Collected data entries
__________

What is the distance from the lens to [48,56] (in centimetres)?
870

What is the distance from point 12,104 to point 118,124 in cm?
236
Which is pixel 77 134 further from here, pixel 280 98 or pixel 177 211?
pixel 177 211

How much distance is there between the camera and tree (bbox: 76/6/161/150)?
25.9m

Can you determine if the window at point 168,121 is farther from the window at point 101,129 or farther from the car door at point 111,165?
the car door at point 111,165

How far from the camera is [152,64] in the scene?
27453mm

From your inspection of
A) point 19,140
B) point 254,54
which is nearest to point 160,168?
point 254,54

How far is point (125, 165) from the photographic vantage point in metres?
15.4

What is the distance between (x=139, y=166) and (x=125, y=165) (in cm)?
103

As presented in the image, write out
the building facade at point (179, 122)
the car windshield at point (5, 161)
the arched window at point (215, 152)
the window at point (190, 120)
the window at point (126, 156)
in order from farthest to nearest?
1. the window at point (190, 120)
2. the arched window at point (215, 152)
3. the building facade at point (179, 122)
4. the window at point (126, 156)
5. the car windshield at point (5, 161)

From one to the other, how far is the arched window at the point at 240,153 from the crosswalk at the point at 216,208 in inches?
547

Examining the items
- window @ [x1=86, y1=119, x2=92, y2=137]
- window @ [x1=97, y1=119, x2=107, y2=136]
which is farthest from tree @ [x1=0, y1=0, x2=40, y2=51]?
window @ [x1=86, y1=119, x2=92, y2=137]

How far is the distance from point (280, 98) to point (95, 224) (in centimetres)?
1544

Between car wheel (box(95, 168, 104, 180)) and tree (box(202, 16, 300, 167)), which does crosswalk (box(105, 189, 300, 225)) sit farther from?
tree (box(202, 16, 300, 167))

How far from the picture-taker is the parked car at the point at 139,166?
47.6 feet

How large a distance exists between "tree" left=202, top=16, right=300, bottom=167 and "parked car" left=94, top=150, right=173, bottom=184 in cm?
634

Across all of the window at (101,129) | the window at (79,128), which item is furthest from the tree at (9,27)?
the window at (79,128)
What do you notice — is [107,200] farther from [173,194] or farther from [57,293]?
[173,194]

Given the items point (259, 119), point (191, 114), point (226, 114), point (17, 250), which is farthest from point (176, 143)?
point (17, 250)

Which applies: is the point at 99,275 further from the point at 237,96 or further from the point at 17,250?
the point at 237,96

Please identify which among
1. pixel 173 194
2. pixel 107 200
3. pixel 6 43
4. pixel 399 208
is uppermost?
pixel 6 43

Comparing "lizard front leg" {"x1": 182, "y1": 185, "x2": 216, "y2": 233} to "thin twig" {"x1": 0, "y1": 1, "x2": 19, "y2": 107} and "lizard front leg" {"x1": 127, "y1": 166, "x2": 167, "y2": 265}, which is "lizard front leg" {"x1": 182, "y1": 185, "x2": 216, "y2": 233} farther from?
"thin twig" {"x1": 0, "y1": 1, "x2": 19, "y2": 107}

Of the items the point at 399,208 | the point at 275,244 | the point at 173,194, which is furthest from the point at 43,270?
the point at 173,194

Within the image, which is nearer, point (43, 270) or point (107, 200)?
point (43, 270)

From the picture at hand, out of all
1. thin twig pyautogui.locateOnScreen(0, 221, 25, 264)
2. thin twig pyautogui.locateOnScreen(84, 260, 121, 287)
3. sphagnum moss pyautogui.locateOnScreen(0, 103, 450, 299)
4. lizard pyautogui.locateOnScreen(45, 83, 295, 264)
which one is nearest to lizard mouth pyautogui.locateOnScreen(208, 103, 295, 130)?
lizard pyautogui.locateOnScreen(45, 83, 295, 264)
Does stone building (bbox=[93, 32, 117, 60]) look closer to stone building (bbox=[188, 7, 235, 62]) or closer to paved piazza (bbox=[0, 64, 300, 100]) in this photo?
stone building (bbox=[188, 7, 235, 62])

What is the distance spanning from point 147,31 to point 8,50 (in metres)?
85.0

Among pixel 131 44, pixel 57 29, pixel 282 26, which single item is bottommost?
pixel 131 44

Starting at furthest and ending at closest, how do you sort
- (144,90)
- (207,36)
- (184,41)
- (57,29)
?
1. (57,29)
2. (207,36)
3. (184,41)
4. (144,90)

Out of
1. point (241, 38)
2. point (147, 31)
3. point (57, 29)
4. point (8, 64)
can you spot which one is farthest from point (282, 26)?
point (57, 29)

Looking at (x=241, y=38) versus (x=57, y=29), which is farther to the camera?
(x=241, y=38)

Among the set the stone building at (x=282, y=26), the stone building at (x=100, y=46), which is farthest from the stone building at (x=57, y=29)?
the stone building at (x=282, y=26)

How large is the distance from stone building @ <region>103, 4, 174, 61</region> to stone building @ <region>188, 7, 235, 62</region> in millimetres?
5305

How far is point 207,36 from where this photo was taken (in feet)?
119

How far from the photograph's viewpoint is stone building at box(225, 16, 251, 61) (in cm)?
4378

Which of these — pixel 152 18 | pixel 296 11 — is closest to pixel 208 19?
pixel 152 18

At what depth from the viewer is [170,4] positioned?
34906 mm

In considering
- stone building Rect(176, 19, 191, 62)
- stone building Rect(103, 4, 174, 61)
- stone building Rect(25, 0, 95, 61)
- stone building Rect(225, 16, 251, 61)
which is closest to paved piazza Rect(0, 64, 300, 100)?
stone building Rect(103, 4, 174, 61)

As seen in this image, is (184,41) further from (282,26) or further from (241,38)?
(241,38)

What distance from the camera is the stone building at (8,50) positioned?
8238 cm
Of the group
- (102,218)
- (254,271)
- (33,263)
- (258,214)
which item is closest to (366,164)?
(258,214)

__________

Exercise objective ->
Starting with the line that contains "Which of these", repeat each line through the last one exactly as it appears. Include both ends and nothing more.

Final result ->
Which of these — pixel 152 18 | pixel 296 11 — is closest to pixel 208 19?
pixel 152 18

At what depth from the viewer is [170,4] positioned?
34906 mm

In considering
- stone building Rect(176, 19, 191, 62)
- stone building Rect(103, 4, 174, 61)
- stone building Rect(25, 0, 95, 61)
- stone building Rect(225, 16, 251, 61)
which is closest to paved piazza Rect(0, 64, 300, 100)?
stone building Rect(103, 4, 174, 61)

As seen in this image, is (184,41) further from (282,26) or further from (241,38)?
(241,38)

What distance from the camera is the stone building at (8,50) positioned?
8238 cm
Of the group
- (102,218)
- (254,271)
- (33,263)
- (258,214)
which item is closest to (366,164)?
(258,214)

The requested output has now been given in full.